* _Exercise set_
(a) Name each musician the album credits list as Misha Feigin's duo partner.
(b) Answer these questions from the album credits:
(i) In what year were the pieces recorded?
(ii) Who mastered the recordings?
(iii) Who is credited with the photo?
(c) Reproduce the portion of the album credits starting at "Track 1 & 4" and ending at "by Leo Feigin.".
** START Excerpt provided **
Misha Feigin – balalaika, classical guitar in Duos with: Elliot Sharp – dobro | Davey Williams – electric guitar | LaDonna Smith – violin, dancing on a wooden box | Craig Hultgren – cello | Eugene Chadbourne – banjo, guitar

Track 1 & 4 recorded by Elliot Sharp at his home studio in New York; 2 & 5 recorded by John Metro at the Birmingham Arts Association, Alabama; 3 recorded by Sam Gray at the Ramcat Studio in Louisville, Kentucky; 7 recorded at the concert at the Rietschule, Bern, Switzerland. All pieces are improvised, and recorded during 1998. All music by Misha Feigin (BMI) published by Alissa Publishing/PRS. Mastered by Stan Wijnans, LMC Sound. Front cover collage by Misha Feigin. Photo by Oli Jensen. Produced by Leo Feigin.
** END Excerpt provided **
** START Extracted entries **
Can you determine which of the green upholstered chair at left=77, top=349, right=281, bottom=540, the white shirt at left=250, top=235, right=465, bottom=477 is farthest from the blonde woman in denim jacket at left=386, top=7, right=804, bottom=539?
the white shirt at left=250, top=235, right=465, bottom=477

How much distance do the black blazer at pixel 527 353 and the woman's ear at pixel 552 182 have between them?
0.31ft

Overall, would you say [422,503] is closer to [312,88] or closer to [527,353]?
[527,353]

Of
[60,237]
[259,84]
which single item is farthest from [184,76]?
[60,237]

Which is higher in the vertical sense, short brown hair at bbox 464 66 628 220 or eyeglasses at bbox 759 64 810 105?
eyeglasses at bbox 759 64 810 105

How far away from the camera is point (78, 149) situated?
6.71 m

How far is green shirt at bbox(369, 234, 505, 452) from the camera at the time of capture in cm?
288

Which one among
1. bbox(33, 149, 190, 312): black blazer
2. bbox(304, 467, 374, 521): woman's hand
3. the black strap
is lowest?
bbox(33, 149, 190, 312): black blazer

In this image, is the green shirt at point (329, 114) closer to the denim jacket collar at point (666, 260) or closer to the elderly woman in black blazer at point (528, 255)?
** END Extracted entries **
* _Task-by-task outputs_
(a) Elliot Sharp, Davey Williams, LaDonna Smith, Craig Hultgren, Eugene Chadbourne

(b)
(i) 1998
(ii) Stan Wijnans, LMC Sound
(iii) Oli Jensen

(c)
Track 1 & 4 recorded by Elliot Sharp at his home studio in New York; 2 & 5 recorded by John Metro at the Birmingham Arts Association, Alabama; 3 recorded by Sam Gray at the Ramcat Studio in Louisville, Kentucky; 7 recorded at the concert at the Rietschule, Bern, Switzerland. All pieces are improvised, and recorded during 1998. All music by Misha Feigin (BMI) published by Alissa Publishing/PRS. Mastered by Stan Wijnans, LMC Sound. Front cover collage by Misha Feigin. Photo by Oli Jensen. Produced by Leo Feigin.